Manggarai adalah salah satu wilayah yang berada di provinsi NTT. Letak geografis Manggarai menjadikannya salah satu wilayah dalam zonasi tambang. Dengan kekayaan alam yang menggiurkan tersebut, banyak pihak yang tergerak menjadikanya sebagai area bisnis untuk mendapatkan keuntungan yang sebanyak-banyaknya Tampa melalui perizinan yang sesuai dengan peraturan yang berlaku. Melakukan usaha Tampa perizinan merupakan suatu kegiatan yang melanggar hukum dan dapat di kenakan saksi.
Aktifitas penambang liar di kab Manggarai bukan merupakan hal yang baru. Bahkan tambang ilegal sudah marak terjadi hampir di setiap wilayah yang berpotensi akan tambang.
Berdasarkan informasi yang di himpun, bawa hampir seluruh tambang yang berada di bantaran sungai wae pesi itu di duga tidak mengantongi izin. Berdasarkan UU No 3 Tahun 2020 Tentang Pertambangan Mineral dan Batu-bara. Bahwa akfitas pertambangan di bantaran wae pesi telah melanggar hukum . Maka atas dasar pasal 158 UURI NO 3 Tahun 2020 tersebut, disebutkan bahwa setiap orang yang melakukan penambangan Tampa izin di pidana paling lama 10 tahun dan denda 100.000.000.000.
dalam pasal 160 UU No 3 tahun 2020 tentang Setiap orang yang mempunyai IUP atau IUPK pada tahap kegiatan Eksplorasi tetapi melakukan kegiatan Operasi Produksi dipidana dengan pidana penjara paling lama 5 (lima) tahun dan denda paiing banyak Rp 100.000.000.000,00 (seratus miliar rupiah).
Di tegaskan kembali dalam Pasal 161 Setiap orang yang menampung, memanfaatkan, melakukan Pengolahan dan/atau Pemurnian, Pengembangan dan/atau Pemanfaatan, Pengangkutan, Penjualan Mineral dan/atau Batubara yang tidak berasal dari pemegang IUP, IUPK, IPR, SIPB atau izin sebagaimana dimaksud dalam Pasal 35 ayat (3) huruf c dan huruf g, Pasal 104, atau Pasal 105 dipidana dengan pidana penjara paling lama 5 (lima) tahun dan denda paling banyak Rp 100.000.000.000,00 (seratus miliar rupiah).
Selain dari pada itu dampak negatif sosial, ekonomi, lingkungan dan ekologi itu sangat di rasakan.

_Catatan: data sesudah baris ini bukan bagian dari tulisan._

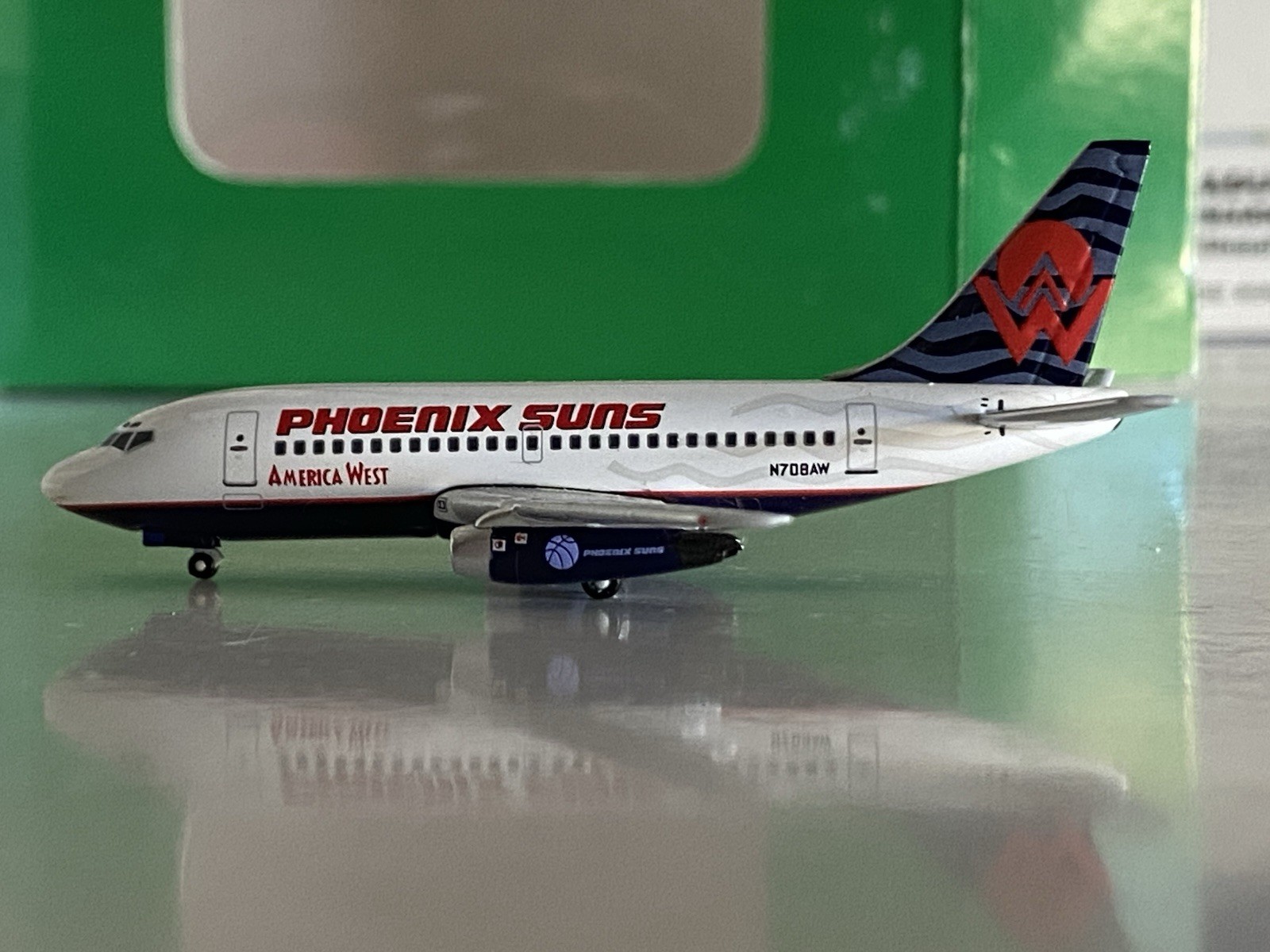 Aeroclassics America West Airlines Boeing 737-100 1:400 N708AW Phoenix Suns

Hasil penelitian dari Jurnal Ilmu Lingkungan Undip menunjukkan tingkat erosi di lokasi penambangan pasir adalah moderat dan ringan dan menimbulkan dampak fisik lingkungan seperti tanah longsor, berkurangnya debit air permukaan (mata air), tingginya lalu lintas kendaraan membuat mudah rusaknya jalan, polusi udara, dan dampak sosial ekonomi. Dampak sosial ekonomi penyerapan tenaga kerja karena sebagian masyarakat bekerja menjadi tenaga kerja di penambangan pasir, adanya pemasukan bagi pemilik tanah yang dijual atau disewakan untuk diambil pasirnya dengan harga tinggi, banyaknya pendatang yang ikut menambang sehingga dapat menimbulkan konflik.